Photo courtesy Penguin Group (USA)
Edward Conard
Maybe economic inequality isn’t such a bad thing after all.
At least that’s what a new book written by a rich, former Bain Capital managing director espouses. Even though the economic manifesto about how the 1 percent benefits the 99 percent hasn’t hit bookstores yet, it’s already getting heat from the 99-percent crowd and beyond.
“Unintended Consequences: Why Everything You’ve Been Told About the Economy Is Wrong,” by Edward Conard, 51, comes out next week. According to his publicist the book offers: “A contrarian analysis of the recent economic crisis by a close associate of Mitt Romney. (It) promises to be one of the year’s most talked-about books on the subject.”
Indeed, social media is already lighting up over the book, prompted mainly by an article in the New York Times Magazine, published online Tuesday, titled: “The Purpose of Spectacular Wealth, According to a Spectacularly Wealthy Guy.”

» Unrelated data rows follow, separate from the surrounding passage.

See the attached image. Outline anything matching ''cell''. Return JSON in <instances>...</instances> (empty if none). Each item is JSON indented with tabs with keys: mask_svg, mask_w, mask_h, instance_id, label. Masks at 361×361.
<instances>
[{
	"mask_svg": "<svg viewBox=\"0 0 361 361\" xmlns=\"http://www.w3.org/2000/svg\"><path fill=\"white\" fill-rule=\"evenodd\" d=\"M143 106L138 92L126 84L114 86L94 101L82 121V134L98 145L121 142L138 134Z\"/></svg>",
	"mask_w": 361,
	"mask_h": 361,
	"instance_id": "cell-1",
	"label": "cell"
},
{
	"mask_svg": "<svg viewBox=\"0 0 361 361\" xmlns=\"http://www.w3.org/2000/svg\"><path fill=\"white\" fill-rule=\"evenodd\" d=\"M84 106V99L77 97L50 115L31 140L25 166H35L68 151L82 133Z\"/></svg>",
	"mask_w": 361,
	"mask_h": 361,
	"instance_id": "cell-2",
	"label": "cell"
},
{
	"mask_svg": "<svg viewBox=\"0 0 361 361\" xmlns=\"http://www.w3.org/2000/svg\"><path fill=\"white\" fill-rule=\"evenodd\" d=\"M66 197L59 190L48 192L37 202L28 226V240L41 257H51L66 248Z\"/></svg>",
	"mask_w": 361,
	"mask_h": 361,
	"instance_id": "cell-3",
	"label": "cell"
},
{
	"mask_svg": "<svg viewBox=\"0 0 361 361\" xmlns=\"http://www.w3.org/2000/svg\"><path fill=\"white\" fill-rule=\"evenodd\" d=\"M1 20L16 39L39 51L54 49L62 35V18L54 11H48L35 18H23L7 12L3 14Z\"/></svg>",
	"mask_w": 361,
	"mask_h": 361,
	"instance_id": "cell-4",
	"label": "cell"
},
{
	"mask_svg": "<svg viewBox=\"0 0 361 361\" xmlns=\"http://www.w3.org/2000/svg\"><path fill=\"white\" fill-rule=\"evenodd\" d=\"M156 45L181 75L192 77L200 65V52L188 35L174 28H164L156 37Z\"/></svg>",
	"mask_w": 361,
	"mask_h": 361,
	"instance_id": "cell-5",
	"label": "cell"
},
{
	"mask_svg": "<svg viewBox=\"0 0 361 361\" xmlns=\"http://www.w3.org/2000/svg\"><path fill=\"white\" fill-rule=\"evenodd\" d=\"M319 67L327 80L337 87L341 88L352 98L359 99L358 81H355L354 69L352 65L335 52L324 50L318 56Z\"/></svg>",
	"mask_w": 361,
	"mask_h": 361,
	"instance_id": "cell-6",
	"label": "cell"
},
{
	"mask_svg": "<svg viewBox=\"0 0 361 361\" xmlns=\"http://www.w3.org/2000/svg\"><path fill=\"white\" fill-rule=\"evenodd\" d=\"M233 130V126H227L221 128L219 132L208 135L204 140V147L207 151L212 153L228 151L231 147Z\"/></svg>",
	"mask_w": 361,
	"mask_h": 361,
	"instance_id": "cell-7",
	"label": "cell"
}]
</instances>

The writer of the magazine piece, Adam Davidson, founder of NPR’s Planet Money blog and podcast, surmised: “This could be the most hated book of the year.”
This from his article:
Conard understands that many believe that the U.S. economy currently serves the rich at the expense of everyone else. He contends that this is largely because most Americans don’t know how the economy really works — that the superrich spend only a small portion of their wealth on personal comforts; most of their money is invested in productive businesses that make life better for everyone. “Most citizens are consumers, not investors,” he told me during one of our long, occasionally contentious conversations. “They don’t recognize the benefits to consumers that come from investment.”
As for the argument that spreading the wealth helps society, Conard’s book turns that on its ear, taking positions that would make even Tea Party members bristle, Davidson writes.
It’s a fresh take on the “defense of the rich,” said Paul Krugman in a New York Times op-ed Wednesday.
“Until now, the official line has been that what we need are incentives — that jaawwb creeaytohrs (sic) won’t do their thing unless we dangle the carrot of immense wealth in front of them,” said Krugman, who has been hawking his own latest book, “End This Depression NOW!” “But now we’re supposed to think that it’s not the prospect of future wealth, but wealth in being, that’s what is really so wonderful.”
Income inequality has vexed many economists, especially with the growing disparity in wages. Chief executives of the biggest public companies now make 231 times more than typical workers, according to a study released Wednesday by the left-leaning Economic Policy Institute.
“CEOs have fared far better than the typical worker, the stock market and the U.S. economy as a whole since the late-1970s,” said Lawrence Mishel, the institute’s president, in the report. “Compensation growth for executives and for top-tier financial-sector workers has fueled the enormous growth of incomes at the top.”
While it’s unclear how influential Conard’s book will be on economic thought when it comes to income inequality, those who’ve long argued for a more balanced economic playing field will probably be less than enthused.
Robert B. Reich, author of “Aftershock: The Next Economy and America’s Future,” said he hasn’t read Conard’s book but was curious about why Conard thought wealth concentrated in the hands of a few was “a good thing.”
“Undoubtedly some degree of income inequality is necessary and good to provide appropriate incentives, but at some point – and I believe we’ve hit that point – it harms an economy by robbing the vast middle class of the purchasing power it needs to keep an economy going, and it generates social and political upheaval,” said Reich, former labor secretary under President Clinton and currently Chancellor’s Professor of Public Policy at the University of California at Berkeley.
Conard’s forthcoming book also argues that banks weren’t to blame for the economic implosion that led to the Great Recession.
This from the Times article:
The financial crisis, he writes, was not the result of corrupt bankers selling dodgy financial products. It was a simple, old-fashioned run on the banks, whom, he says, were just doing their job.
Another focus of the book, according to Davidson, is on risk-takers and how they deserve large amounts of wealth because they take the risks.
Exactly who are the risk-takers? Technology innovators and financial wizards who come up with new investment vehicles that people use, Conard argues.
Who are the non risk-takers? Art-history majors, whom Conard mocked in his interviews with Davidson.
He doesn’t think lawyers are risk-takers either because they “opt for stable professions that don’t maximize their wealth-creating potential,” the article states.
It’s unclear if Conard counts himself a risk-taker. His publicist Rimjhim Dey said the author would not comment until after the book comes out next week.
Conard’s LinkedIn page, which includes no connections, lists only three employers in his career, Bain (Romney’s former firm), Ford Motor Co. and the investment banking firm Wasserstein Perella.
The page also has a description of his book, including this conclusion:
Whether you agree with the book’s provocative and counterintuitive conclusions or not, Unintended Consequences will reward you with a sophisticated understanding of the contemporary economy, one no other book has yet provided.